Selected passage:
He was 27. I am 41. When he was 41, in 1981, he was making more than I make today, and his mortgage was a quarter of what I'm paying today. Cars, utilities, pizzas - everything was significantly lower than it is today.

He was able to retire at 55. I'll be lucky if I can afford to retire when I'm 70, because with a 30 year mortgage, I'll still be paying for my house when I'm 70.

lol, the sad truth is there are several blue-collar professions paying more than you make. You'd be surprised how many college-educated truck drivers there are out there.

Perhaps Americans are mistaken to compare the post-WWII boom years to today. That was an unprecidented time in world/national history, when America gained a global monopoly in many industries. It took Europe and Japan until the 70's to catch up, and now China/India are in the race.

With a global population boom, we're expected to add another 100 million people by the year 2050, so real estate prices are only going in one direction. $ 250 a month apartment rent is a nice memory at this point.

21st Century reality for young people will not be like their parents. In some ways it is better -- other ways it will be much harder.

housing isn't a very good measure at all. housing prices are too localized for accurate generalizations. and as many current housing markets show, housing is significantly more volatile than pizza.

He says

The beauty of the pizza measure of wealth is that pizzas haven't changed

But is that really true? He says circa 1970. I grew up in Milwaukee, not a small town, but not "urbane" as to tastes in food. I remember it as accessibility to pizza as a fast food really started in flyover country, excluding Chicago, perhaps 5 years earlier. There was no such thing as inexpensive "fast food," only Chinese take out (an expensive, exotic treat for most families,) until the McDonald's revolution began in 1955, which didn't really get widespread for another decade. Previous to 1970, getting a burger or a pizza meant going to a sit-down restaurant or drive-in, a luxury which middle class post-war boom families with children did not indulge in often. If you went on a road trip, you took along sandwiches and snacks from the grocery store because "eating out" was too expensive.

I am bringing this all up because I think pizza was basically still considered a luxury item back then compared to the cost of other food, something a teen might indulge in with his spending money, but not a basic. And these days, even quite low income people find lots of "fast food" nearly as affordable as what they can make at home, so pizza just doesn't strike me as a good indicator of "affordable quality of life" or whatever you're trying to look at in the time period you're using, its "value," and more importantly, its market, really has not been standard over that time.

Record extracts:

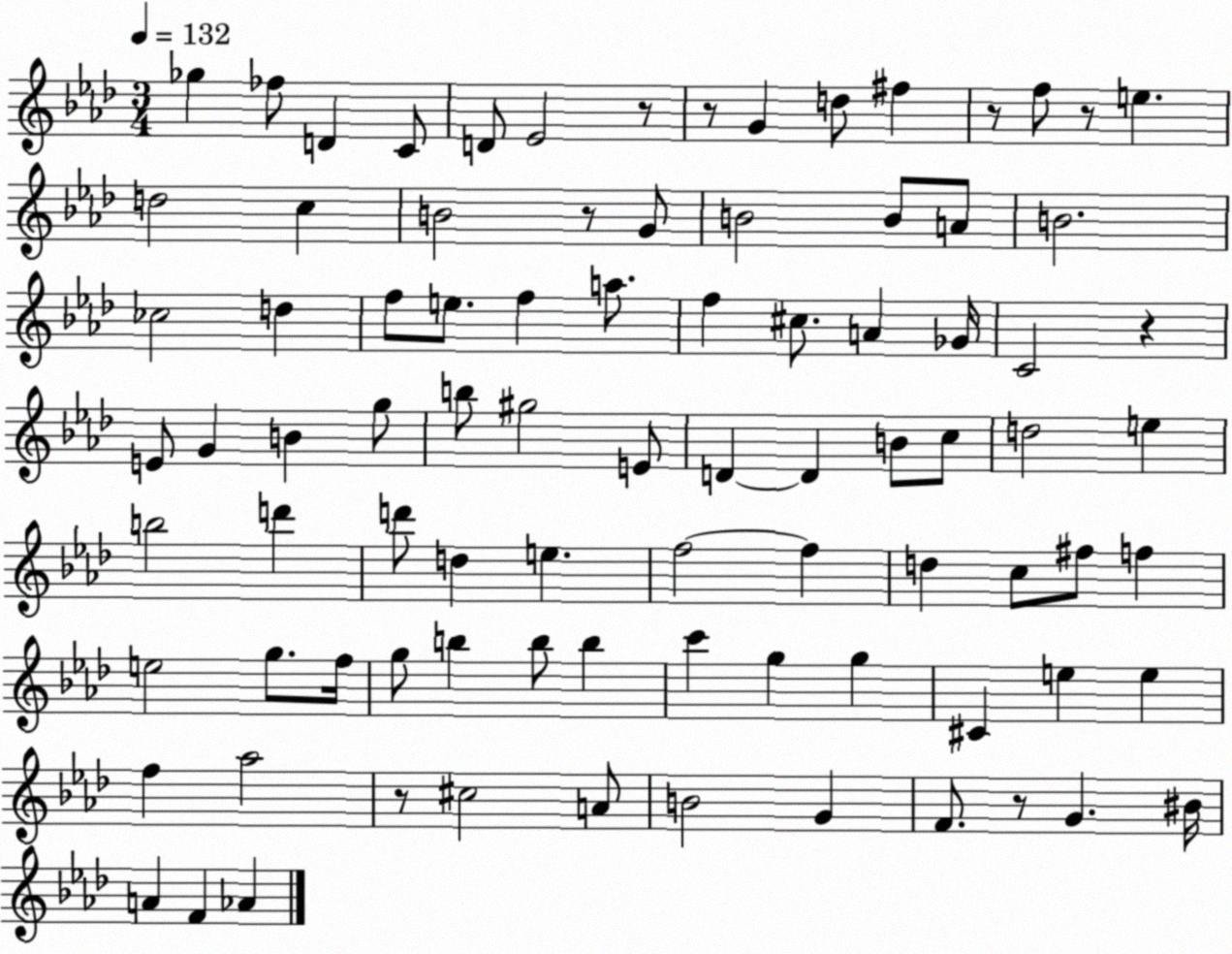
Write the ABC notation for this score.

X:1
T:Untitled
M:3/4
L:1/4
K:Ab
_g _f/2 D C/2 D/2 _E2 z/2 z/2 G d/2 ^f z/2 f/2 z/2 e d2 c B2 z/2 G/2 B2 B/2 A/2 B2 _c2 d f/2 e/2 f a/2 f ^c/2 A _G/4 C2 z E/2 G B g/2 b/2 ^g2 E/2 D D B/2 c/2 d2 e b2 d' d'/2 d e f2 f d c/2 ^f/2 f e2 g/2 f/4 g/2 b b/2 b c' g g ^C e e f _a2 z/2 ^c2 A/2 B2 G F/2 z/2 G ^B/4 A F _A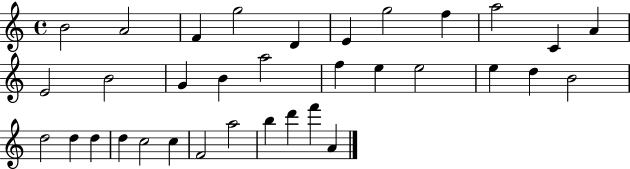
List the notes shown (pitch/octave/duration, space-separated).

B4/h A4/h F4/q G5/h D4/q E4/q G5/h F5/q A5/h C4/q A4/q E4/h B4/h G4/q B4/q A5/h F5/q E5/q E5/h E5/q D5/q B4/h D5/h D5/q D5/q D5/q C5/h C5/q F4/h A5/h B5/q D6/q F6/q A4/q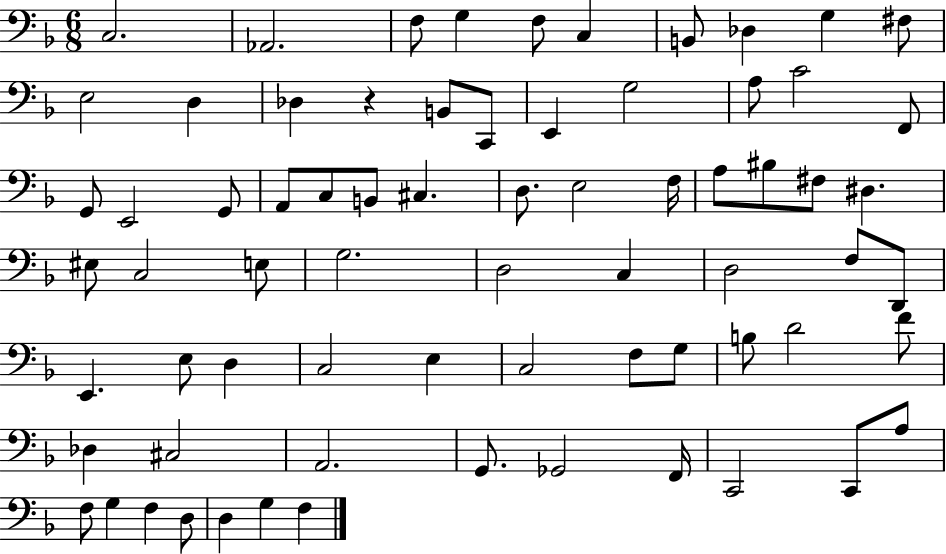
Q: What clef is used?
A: bass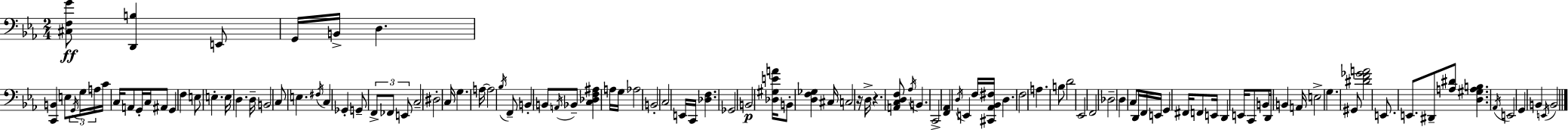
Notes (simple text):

[C#3,F3,G4]/e [D2,B3]/q E2/e G2/s B2/s D3/q. [C2,B2]/q E3/e G2/s G3/s A3/s C4/s C3/s A2/e G2/s C3/s A#2/e G2/q F3/q E3/e E3/q. E3/s D3/q. D3/s B2/h C3/e E3/q. F#3/s C3/q Gb2/q G2/e F2/e FES2/e E2/e C3/h D#3/h C3/s G3/q. A3/s A3/h Bb3/s F2/e B2/q B2/e A2/s Bb2/e [C3,Db3,F3,A#3]/q A3/s G3/s Ab3/h B2/h C3/h E2/s C2/s [Db3,F3]/q. Gb2/h B2/h [Db3,G#3,E4,A4]/s B2/e [D3,F3,Gb3]/q C#3/s C3/h R/s D3/s R/q. [A2,C3,D3,F3]/e Ab3/s B2/q. C2/h [F2,Ab2]/q D3/s E2/q F3/s [C#2,Ab2,Bb2,F#3]/s D3/q. F3/h A3/q. B3/e D4/h Eb2/h F2/h Db3/h D3/q C3/e D2/s F2/s E2/s G2/q F#2/s F2/e E2/s D2/q E2/s C2/e B2/e D2/s B2/q A2/s E3/h G3/q. G#2/e [D#4,F4,Gb4,A4]/h E2/e. E2/e. D#2/e [A3,D#4]/e [D3,G#3,A3,B3]/q. Ab2/s E2/h G2/q B2/q E2/s B2/h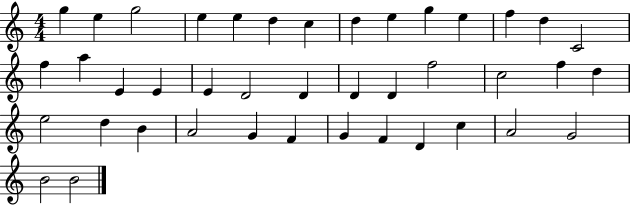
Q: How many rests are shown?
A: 0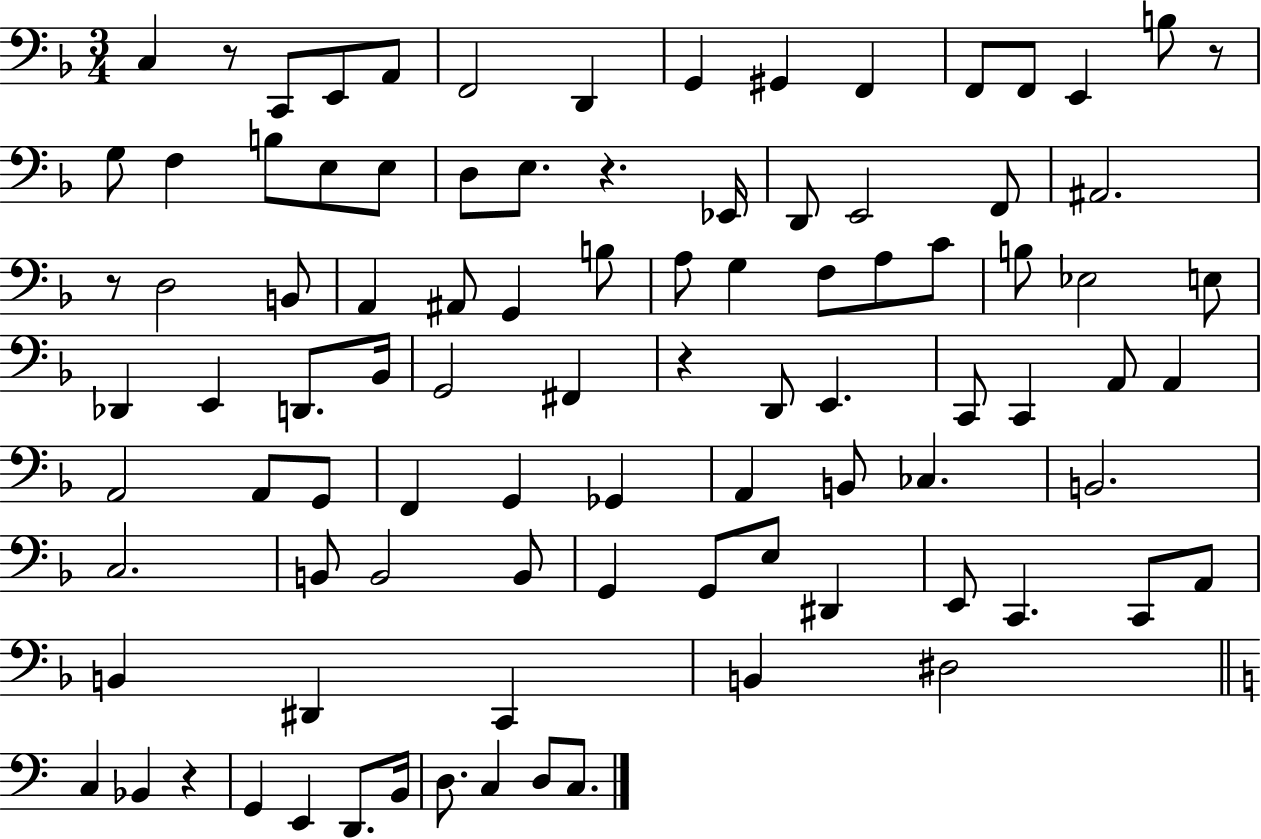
X:1
T:Untitled
M:3/4
L:1/4
K:F
C, z/2 C,,/2 E,,/2 A,,/2 F,,2 D,, G,, ^G,, F,, F,,/2 F,,/2 E,, B,/2 z/2 G,/2 F, B,/2 E,/2 E,/2 D,/2 E,/2 z _E,,/4 D,,/2 E,,2 F,,/2 ^A,,2 z/2 D,2 B,,/2 A,, ^A,,/2 G,, B,/2 A,/2 G, F,/2 A,/2 C/2 B,/2 _E,2 E,/2 _D,, E,, D,,/2 _B,,/4 G,,2 ^F,, z D,,/2 E,, C,,/2 C,, A,,/2 A,, A,,2 A,,/2 G,,/2 F,, G,, _G,, A,, B,,/2 _C, B,,2 C,2 B,,/2 B,,2 B,,/2 G,, G,,/2 E,/2 ^D,, E,,/2 C,, C,,/2 A,,/2 B,, ^D,, C,, B,, ^D,2 C, _B,, z G,, E,, D,,/2 B,,/4 D,/2 C, D,/2 C,/2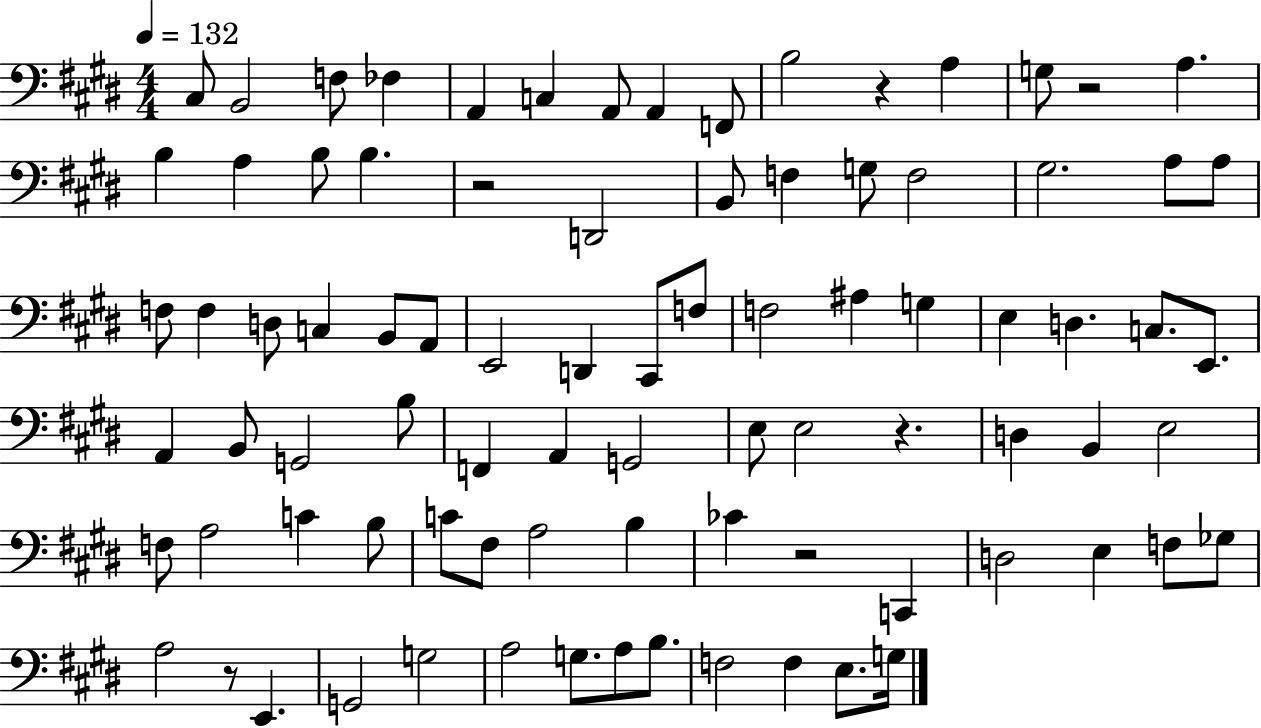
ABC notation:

X:1
T:Untitled
M:4/4
L:1/4
K:E
^C,/2 B,,2 F,/2 _F, A,, C, A,,/2 A,, F,,/2 B,2 z A, G,/2 z2 A, B, A, B,/2 B, z2 D,,2 B,,/2 F, G,/2 F,2 ^G,2 A,/2 A,/2 F,/2 F, D,/2 C, B,,/2 A,,/2 E,,2 D,, ^C,,/2 F,/2 F,2 ^A, G, E, D, C,/2 E,,/2 A,, B,,/2 G,,2 B,/2 F,, A,, G,,2 E,/2 E,2 z D, B,, E,2 F,/2 A,2 C B,/2 C/2 ^F,/2 A,2 B, _C z2 C,, D,2 E, F,/2 _G,/2 A,2 z/2 E,, G,,2 G,2 A,2 G,/2 A,/2 B,/2 F,2 F, E,/2 G,/4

Requirements:
**a)** In the comment thread on pizza prices, translate this sentence into Spanish: "It took Europe and Japan until the 70's to catch up, and now China/India are in the race."
**b)** Decide whether each statement agrees with the comment thread on pizza prices, answering yes or no and quoting the words of the thread that settle it: (i) One commenter expects to still be paying for a house at age 70. (ii) The McDonald's revolution began in 1965. (iii) One commenter calls housing more volatile than pizza.

Answers to the tasks:
**a)** Europa y Japón tardaron hasta los años 70 en ponerse al día, y ahora China e India están en la carrera.

**b)**
(i) Yes: "I'll still be paying for my house when I'm 70"
(ii) No: "until the McDonald's revolution began in 1955"
(iii) Yes: "housing is significantly more volatile than pizza"